Sunday, September 24, 2006

why do i act like i am eleven years old around my parents i have no idea

my parents came over yesterday to make sure i was still alive since i have basically been in a fever induced state of dementia for the past two weeks and i refuse to go to the doctor. NO MOM I DO NOT NEED TO GO TO THE DOCTOR I AM DRINKING VINEGAR I READ IT ON THE INTERNET.

my mom brought me some gefilte fish. happy rosh hashana. is that even supposed to be two words? WHO KNOWS.

my mom was called my dad a nazi. YEAH DAD I HEARD YOU DON'T EVEN BELIEVE IN THE HOLOCAUST. i said. I HEARD IT ON THE STREET. i said. while making exaggerated head nods toward my mom. hahahahah i am so fucking hilarious. way to use comic relief to break the tension of your mom calling your dad anti semitic. oh my god i turn into such a fucking comedian around my parents you would think i was the middle child or something.

then i yelled at my dad for opening his umbrella in the house.

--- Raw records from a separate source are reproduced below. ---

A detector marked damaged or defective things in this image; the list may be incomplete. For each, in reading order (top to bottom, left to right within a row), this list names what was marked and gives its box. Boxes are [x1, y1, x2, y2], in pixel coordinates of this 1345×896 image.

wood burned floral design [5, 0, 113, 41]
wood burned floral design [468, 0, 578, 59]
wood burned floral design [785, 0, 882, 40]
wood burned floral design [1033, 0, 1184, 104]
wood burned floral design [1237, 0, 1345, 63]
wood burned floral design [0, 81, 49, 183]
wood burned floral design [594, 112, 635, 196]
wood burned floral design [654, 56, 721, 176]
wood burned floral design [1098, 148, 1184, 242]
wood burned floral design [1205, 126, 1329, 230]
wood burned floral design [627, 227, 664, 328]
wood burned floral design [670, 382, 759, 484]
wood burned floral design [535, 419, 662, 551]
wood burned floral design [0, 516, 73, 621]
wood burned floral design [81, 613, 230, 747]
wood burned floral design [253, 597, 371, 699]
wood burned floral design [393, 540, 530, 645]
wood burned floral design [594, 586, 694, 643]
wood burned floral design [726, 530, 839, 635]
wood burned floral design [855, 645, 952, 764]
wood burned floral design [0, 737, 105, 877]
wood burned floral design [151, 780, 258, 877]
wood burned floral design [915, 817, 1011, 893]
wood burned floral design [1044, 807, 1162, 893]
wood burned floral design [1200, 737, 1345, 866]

OH MY GOD BAD LUCK BAD LUCK ARE YOU TRYING TO KILL ME??? my dad totally called me out on that one. oh yeah like you really care if i open my umbrella in the house. oh my god i guess it turns out my dad actually does know me after all.

then they left and i was like OH YOU'RE LEAVING ALREADY YOU SHOULD STAY WE COULD DO FACIALS OR SOMETHING.

i really have no idea why i do not have my own sitcom by now.